------ Extracted text ------
Why Backtests Can Be Misleading

A backtest replays a strategy over historical prices and hands back a precise-looking report — profit, drawdown, win rate, all to two decimal places. That precision is deceptive: the simulation behind it makes simplifying assumptions about ticks, spreads, slippage and execution that almost always flatter the result. The sections below walk through the specific ways backtests mislead, with concrete numbers, and what out-of-sample and walk-forward testing actually fix.

Key takeaways

  • An optimizer that tries thousands of parameter sets will always find one that looks great on the past — that alone says little about the future.
  • MT4's every-tick mode interpolates ticks from one-minute bars, so intrabar fills can be invented; real-tick data is better but only as good as the broker's archive.
  • Fixed-spread backtests skip the expensive moments: real spreads widen several times over around news releases and at rollover.
  • Slippage, commission and swap routinely turn a small simulated edge into a flat or negative live result.
  • Testing many symbols or ideas and keeping only the winners builds survivorship-style bias into the result before any report is read.
------ Entries supplied ------
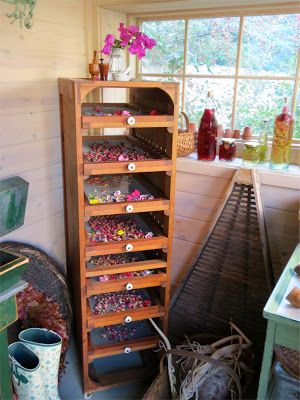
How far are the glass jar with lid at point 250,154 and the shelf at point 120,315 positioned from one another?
2.58ft

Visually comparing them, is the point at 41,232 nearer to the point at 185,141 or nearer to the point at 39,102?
the point at 39,102

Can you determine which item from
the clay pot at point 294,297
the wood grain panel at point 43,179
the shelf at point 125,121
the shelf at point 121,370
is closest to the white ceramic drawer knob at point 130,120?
the shelf at point 125,121

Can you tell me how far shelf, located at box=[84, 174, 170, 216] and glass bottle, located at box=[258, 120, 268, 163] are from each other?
531 mm

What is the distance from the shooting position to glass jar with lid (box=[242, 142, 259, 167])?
184 centimetres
------
■ Job 1
Which four things does the text on backtests say the simulation makes simplifying assumptions about? List them.
■ Job 2
In the text on backtests, when do real spreads widen several times over?
■ Job 3
Render this sentence from the text on backtests in Spanish: "Fixed-spread backtests skip the expensive moments: real spreads widen several times over around news releases and at rollover."

■ Task answer 1
ticks, spreads, slippage, execution

■ Task answer 2
Around news releases and at rollover.

■ Task answer 3
Las pruebas retrospectivas con diferencial fijo omiten los momentos costosos: los diferenciales reales se amplían varias veces en torno a la publicación de noticias y en el rollover.